** Trecho para leitura **
* * * * * * *

VALEU A PENA TER ESCRITO

 




Dia desses o talentoso dramaturgo e escritor Mário Bortolotto postou uma história sobre Julio Cortázar que me deixou encantado. Justo eu que pretensiosamente achava conhecer quase todo o trabalho do escritor franco-argentino. Conta o  Cortázar na postagem do Bortolotto  “(...) eu estava em Barcelona no mês passado, passeando pelo bairro gótico certa noite, e havia uma moça americana, bem bonita, tocando violão muito bem e cantando. Ela estava no chão cantando para fazer algum dinheiro. Parecia um pouco a Joan Baez, uma voz muito pura, límpida. Havia um grupo de jovens de Barcelona escutando. Parei para ouvi-la, mas fiquei na sombra. A certa altura, um daqueles rapazes, devia ter uns vinte anos, era muito jovem, muito bonito, chegou perto de mim. Tinha um bolo na mão. Ele disse: “Julio, pegue um pedaço”. Então eu peguei um pedaço e comi, e disse a ele: “Muito obrigado por ter vindo me dar esse pedaço de bolo”. Ele respondeu: “Mas, escute, estou lhe dando tão pouco em comparação com o que você me deu”. E eu disse: Não diga isso, não diga isso”, nos abraçamos e ele foi embora. Bem, coisas assim, essa é a melhor recompensa pelo meu trabalho como escritor. Que um rapaz ou uma moça venha falar comigo e me oferecer um pedaço de bolo é maravilhoso. Vale o trabalho de ter escrito”.

Pois seja com esse escritor universal, reconhecido em vida , referência na literatura mundial  ou seja com um escritor brasileirinho de zero relevância e bissexto como eu há momentos que “vale o trabalho de ter escrito”. Diante dessa linda história do Cortázar me atrevo a dizer que tive muitas passagens onde tive certeza de que “valeu”. Uma delas , das mais relevantes, aconteceu há muitos anos no conjunto Nacional, ali na avenida Paulista, São Paulo quando um casal tímido e humilde se aproximou de mim . Ele perguntou se eu era eu...eu disse que sim. Aí ele apontou a moça ao seu lado e disse :

            --- Tá vendo essa moça ?

* * * * * * *

** Instrução dada 1 **
Liste todas as pessoas mencionadas pelo nome no trecho sobre Cortázar.
** Instrução dada 2 **
Localize nas entradas cada linha que contém a palavra "sheer" e copie-a.
O trecho para leitura e as entradas não têm relação entre si.

** Trechos das entradas **
* * * * * * *

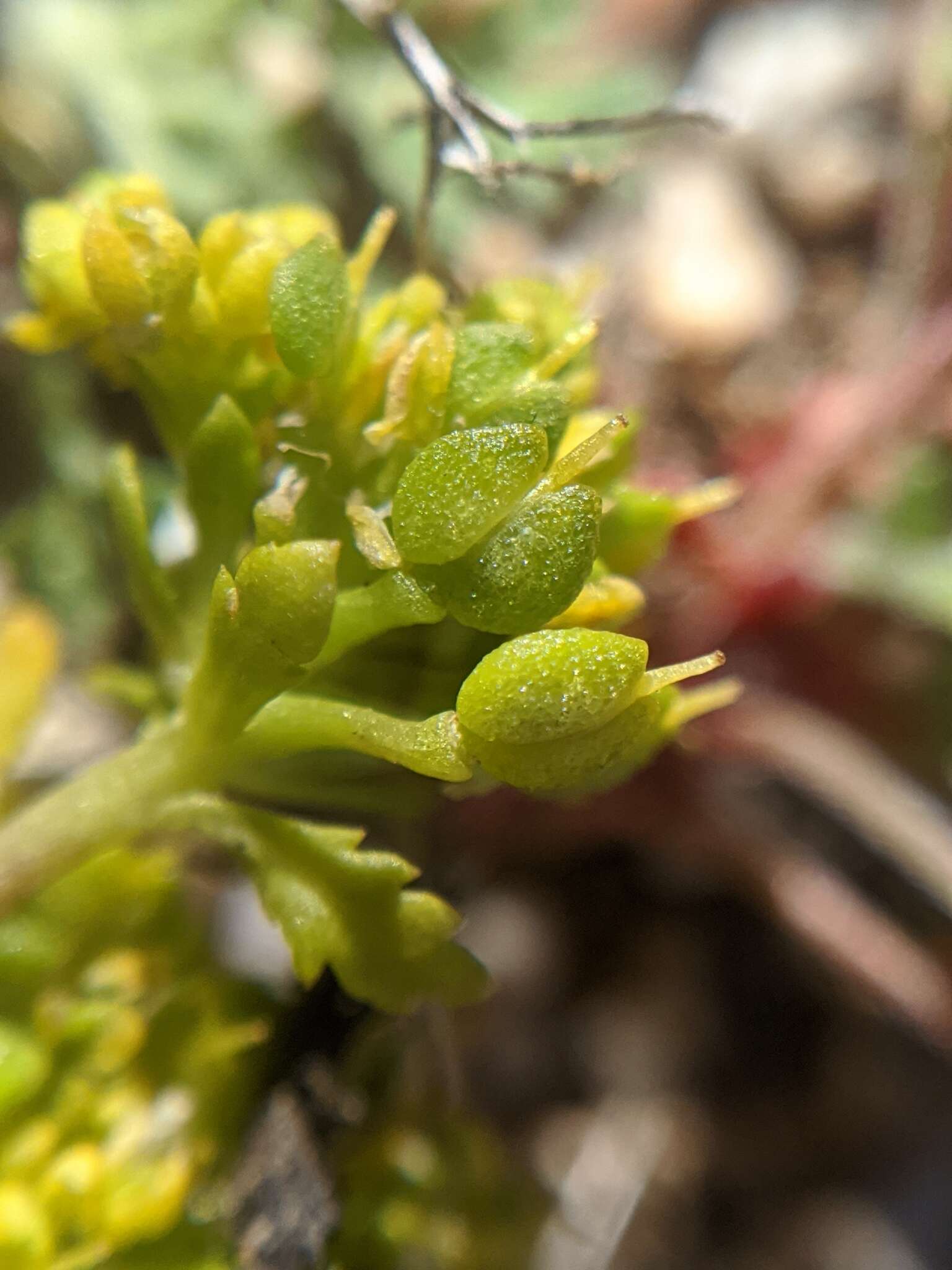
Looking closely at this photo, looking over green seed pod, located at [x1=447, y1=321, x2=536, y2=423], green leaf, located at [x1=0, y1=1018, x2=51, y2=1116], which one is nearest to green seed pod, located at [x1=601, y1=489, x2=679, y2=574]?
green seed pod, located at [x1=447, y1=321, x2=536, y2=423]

* * * * * * *

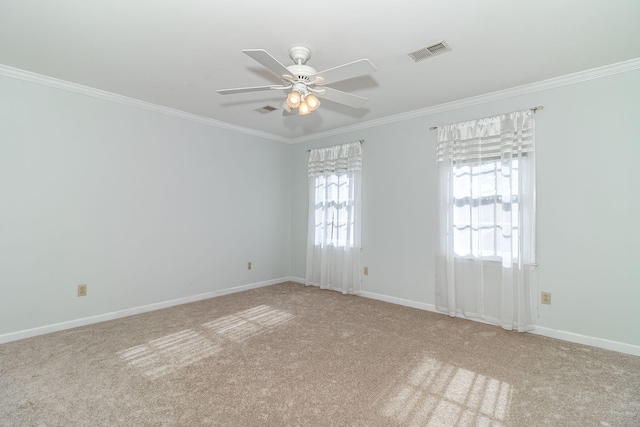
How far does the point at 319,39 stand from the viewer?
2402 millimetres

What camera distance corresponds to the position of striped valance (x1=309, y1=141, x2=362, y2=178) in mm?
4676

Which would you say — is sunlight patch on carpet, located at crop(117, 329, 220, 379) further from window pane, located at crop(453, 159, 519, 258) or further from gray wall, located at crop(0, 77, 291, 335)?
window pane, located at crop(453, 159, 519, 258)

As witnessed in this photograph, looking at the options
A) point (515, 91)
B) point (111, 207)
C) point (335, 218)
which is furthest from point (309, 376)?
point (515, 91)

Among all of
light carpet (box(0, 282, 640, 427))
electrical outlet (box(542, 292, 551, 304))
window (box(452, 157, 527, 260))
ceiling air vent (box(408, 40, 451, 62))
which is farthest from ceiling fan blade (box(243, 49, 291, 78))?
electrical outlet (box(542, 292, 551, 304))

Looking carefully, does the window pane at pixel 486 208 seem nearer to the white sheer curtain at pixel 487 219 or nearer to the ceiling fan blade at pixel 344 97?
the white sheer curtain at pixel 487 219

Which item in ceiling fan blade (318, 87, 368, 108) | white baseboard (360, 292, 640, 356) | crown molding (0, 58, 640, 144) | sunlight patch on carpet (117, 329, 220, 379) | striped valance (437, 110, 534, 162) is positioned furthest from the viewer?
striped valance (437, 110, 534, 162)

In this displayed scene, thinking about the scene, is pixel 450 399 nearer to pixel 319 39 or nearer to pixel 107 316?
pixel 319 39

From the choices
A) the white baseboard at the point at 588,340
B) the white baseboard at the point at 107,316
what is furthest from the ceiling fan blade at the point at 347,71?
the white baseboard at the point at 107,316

* * * * * * *

** Resultado 1 **
Mário Bortolotto, Julio Cortázar, Joan Baez

** Resultado 2 **
Looking carefully, does the window pane at pixel 486 208 seem nearer to the white sheer curtain at pixel 487 219 or nearer to the ceiling fan blade at pixel 344 97?
the white sheer curtain at pixel 487 219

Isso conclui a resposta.